Aurum kemudian mengajak seluruh pendidik untuk tidak berhenti bergerak dan berkarya.
“Mari kita terus nyalakan asa, tingkatkan profesionalisme, perkuat kebersamaan,” ajaknya.
Peringatan HUT Himpaudi ke-21 dan HUT ke-81 Kemerdekaan RI di Amabi Oefeto Timur pada akhirnya menjadi lebih dari sekadar agenda peringatan.
Momentum tersebut menghadirkan sebuah pesan penting bahwa pembangunan bangsa harus dimulai dari pembangunan manusia dan pembangunan manusia harus dimulai sejak anak berada pada fase paling awal kehidupannya.
Kemerdekaan yang sesungguhnya adalah ketika setiap anak memiliki kesempatan untuk belajar, tumbuh, bermimpi dan mengembangkan potensi tanpa dibatasi oleh tempat tinggal maupun keterbatasan akses.
Dalam konteks itulah, ajakan Aurum kepada para guru PAUD untuk “terus menyalakan asa” memperoleh makna yang lebih mendalam.
Sebab, masa depan bangsa tidak selalu lahir dari ruang-ruang besar.

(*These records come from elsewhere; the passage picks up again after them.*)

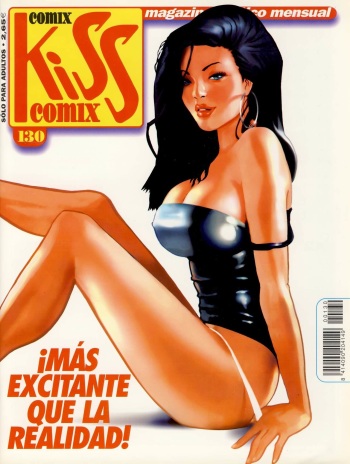 Kiss Comix #130 cover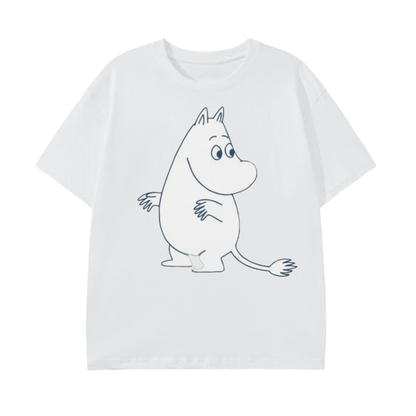 Moomintroll Cotton T-Shirt – Adult Unisex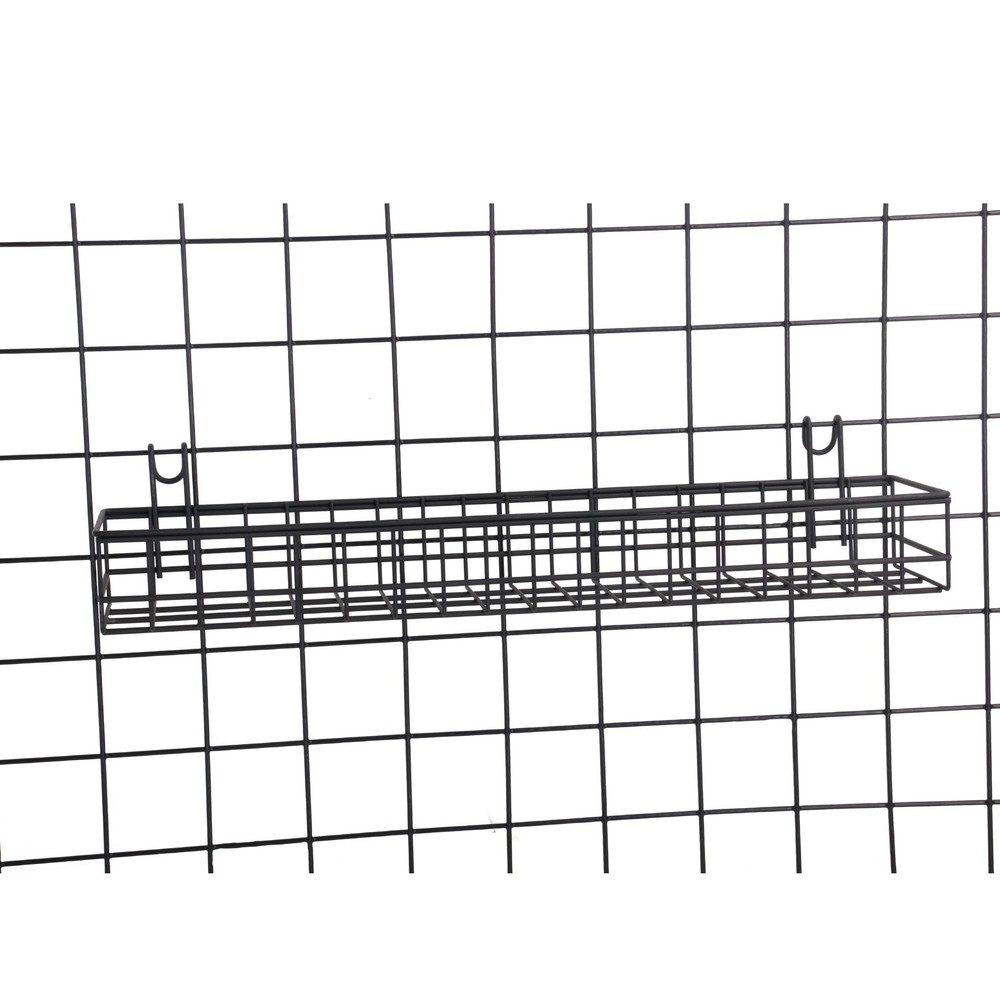 Hanging Basket for Wire Wall Grid Panel, Multi-Function Wall Storage and Disp...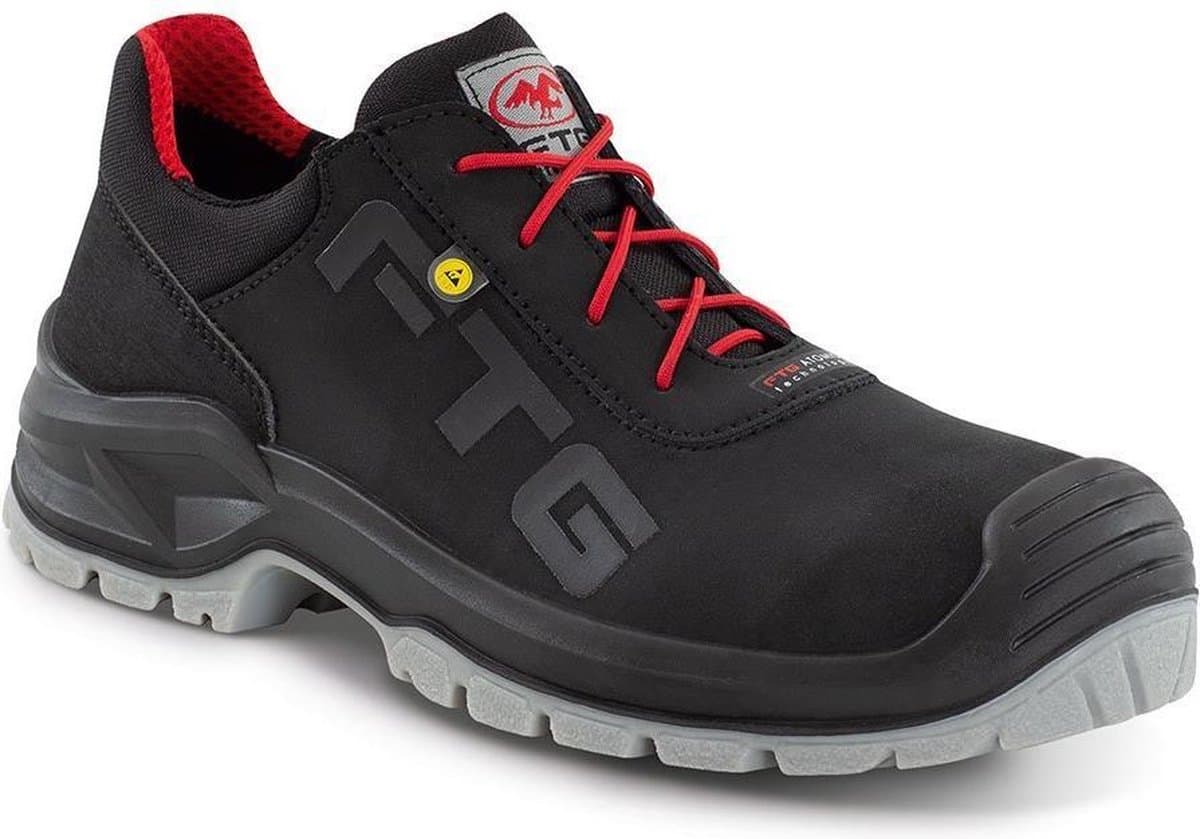 FTG Douglas S3 werkschoenen - veiligheidsschoenen - heren - laag - composiet - ESD - metaalvrij - antislip - maat 44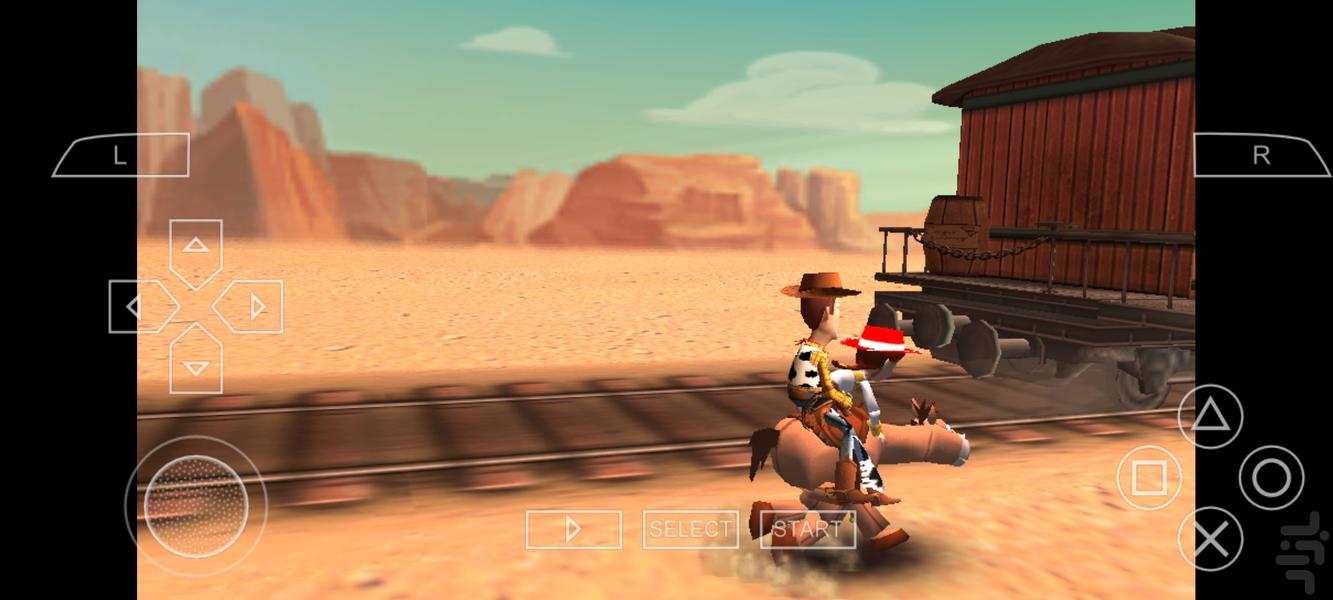 داستان اسباب بازی 3 - Gameplay image of android game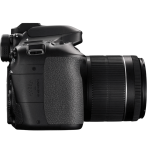 Цифр. фотокамера дзеркальна Canon EOS 80D + об'єктив 18-55 IS STM 1263C038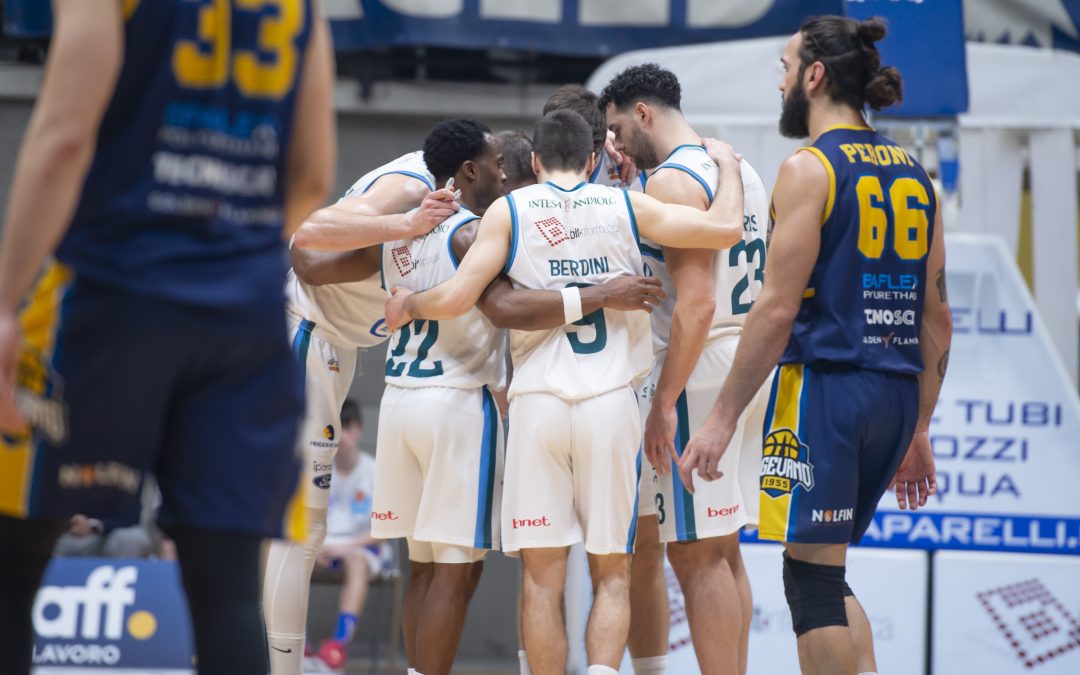 L’ACQUA S.BERNARDO CANTÙ BATTE VIGEVANO GRAZIE A UN GRANDE ULTIMO PERIODO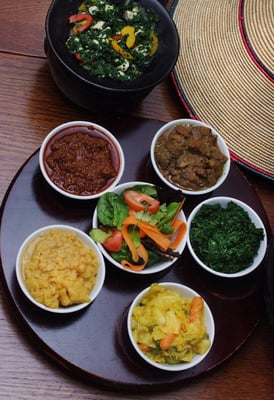 The Queen of Sheba Restaurant by null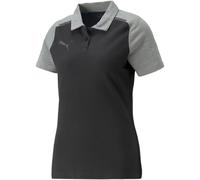 Puma Teamcup Casuals Polo Woman Poloshirt schwarz XL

Ia dapat tumbuh dari ruang kelas sederhana, dari tangan seorang guru, dari perhatian seorang pendidik dan dari keberanian seorang anak untuk mulai bermimpi.
Dari PAUD, fondasi itu diletakkan. Dari pendidikan, kemerdekaan itu diteruskan. Dan dari anak-anak hari ini, masa depan Nusa Tenggara Timur sedang dipersiapkan.